Amendement (sans numéro) — ARTICLE 22

Auteur : Aurélie Trouvé — La France insoumise - Nouveau Front Populaire
Texte visé : Projet de loi de finances pour 2026
Article : ARTICLE 22
Date de dépôt : 2025-11-19
Date de sort :
Sous-amendement de : n° AMANR5L17PO838901B1906P1D1N003126

Dispositif

I. – À l’alinéa 2, substituer aux mots : 

« des consommateurs »

les mots : 

« un consommateur final ou des consommateurs finaux ».

II. – En conséquence, à l’alinéa 3, substituer aux mots : 

« une plateforme numérique »

les mots : 

« une ou des places de marché de très grandes plateformes (VLOP), telles que définies par le règlement 2022/2065 du 19 octobre 2022 du Parlement européen et du Conseil du 19 octobre 2022 relatif à un marché unique des services numériques, ».

III. – En conséquence, à l’alinéa 4, substituer aux mots : 

« la France »

 les mots : 

« l’Espace économique européen à des fin d’acheminement vers un ou plusieurs consommateurs finaux établis en France ».

IV. – En conséquence, au même alinéa 4, substituer au montant : 

« 25 euros » 

le montant :

« 150 euros ».

V. – En conséquence, à l’alinéa 5, substituer aux mots :

« la France »

 les mots : 

« l’Espace économique européen à des fin d’acheminement vers un ou plusieurs consommateurs finaux établis en France ».

Exposé sommaire

Par ce sous-amendement, le groupe LFI s’inscrit dans la volonté du rapporteur de :

-          Mettre en place une taxe véritablement désincitative et non venant renforcer le coût de la consommation populaire pour compenser les baisses d’impôts sur les plus riches de ces dernières années.

-          Faire peser cette taxe sur les plateformes et non sur nos services de douanes.

 

A cette fin nous proposons donc les modifications suivantes :

-          Préciser que la taxe vise les consommateurs finaux et non les importations de biens intermédiaires, nécessaires à l’activité économique de certaines personnes.
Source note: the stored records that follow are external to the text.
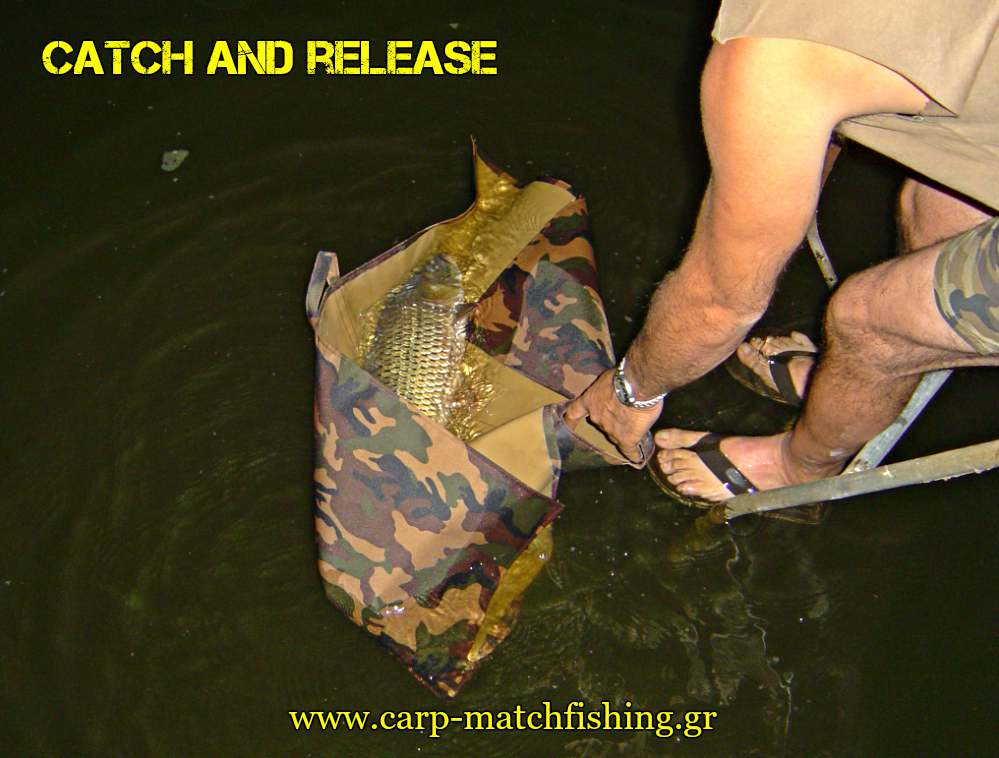 catch-and-release-carp-kastoria-carpmatchfishing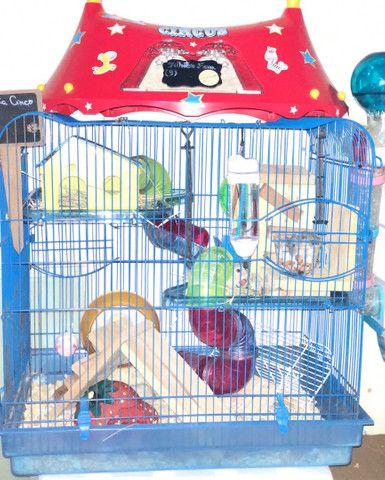 Filhotes de Roedores Hamster - Foto 2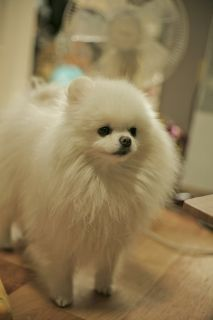 White Pomeranian Moa, Art. This little one is just UGH ^.^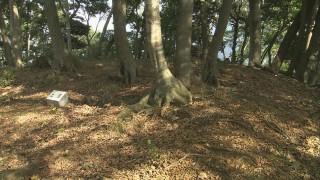 本丸跡には土塁や石垣などの遺構が見られる
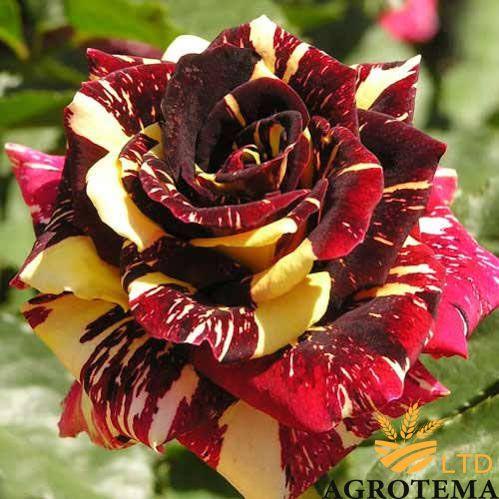 Троянда чайно-гібридна Абракадабра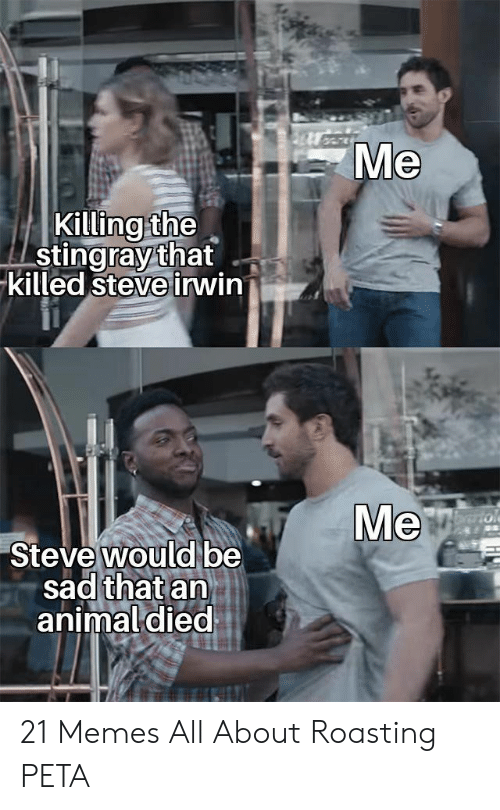 21 Memes: Me  Killing the  stingray that  killed steve irwin  Ve  Steve would be  sad that an  animal died 21 Memes All About Roasting PETA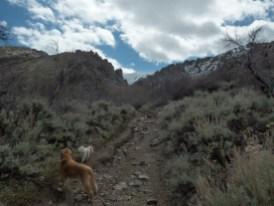 Ben hiked 4 miles (2 steep climb)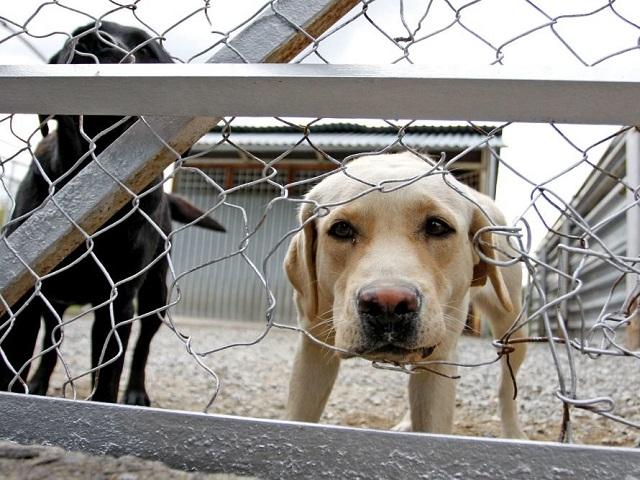 В Челябинской области появятся три государственных приюта для животных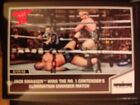 Wrestling Trading Cards & Contenders 2013 Season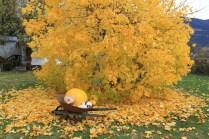 Fall harvest osadchuk pumpkin mushroom valemount (3)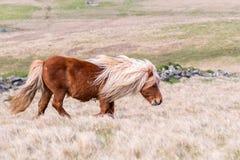 En stående av en ensam Shetland ponny på en skotsk hed på de Shetland öarna fotografering för bildbyråer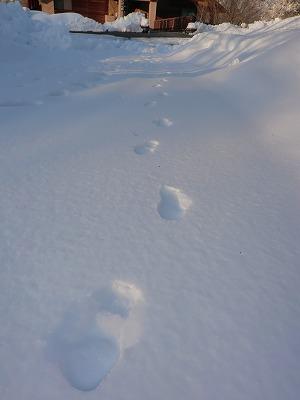 ぜんぶ雪のせいだ!_b0219993_169471.jpg
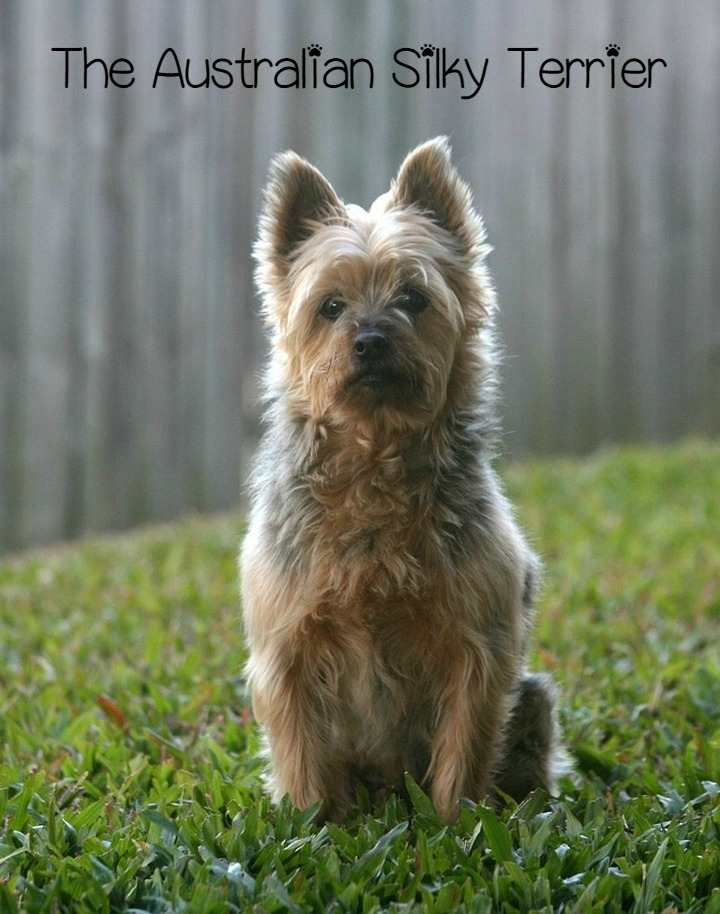 The Australian Silky Terrier – A Little Big Dog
-          Préciser les plateformes visées par la taxe afin de toucher uniquement les grandes plateformes et exclure d'autres importations non problématiques qui risquent d'être incluses à tort.

-          Comptabiliser les biens à destination de de la France et de l’espace économique européen pour ensuite être acheminés en France, afin d’éviter tout contournement de la taxe par transit artificiel.

-          Relever la taxe à 150€ afin d’assurer son caractère absolument dissuasif.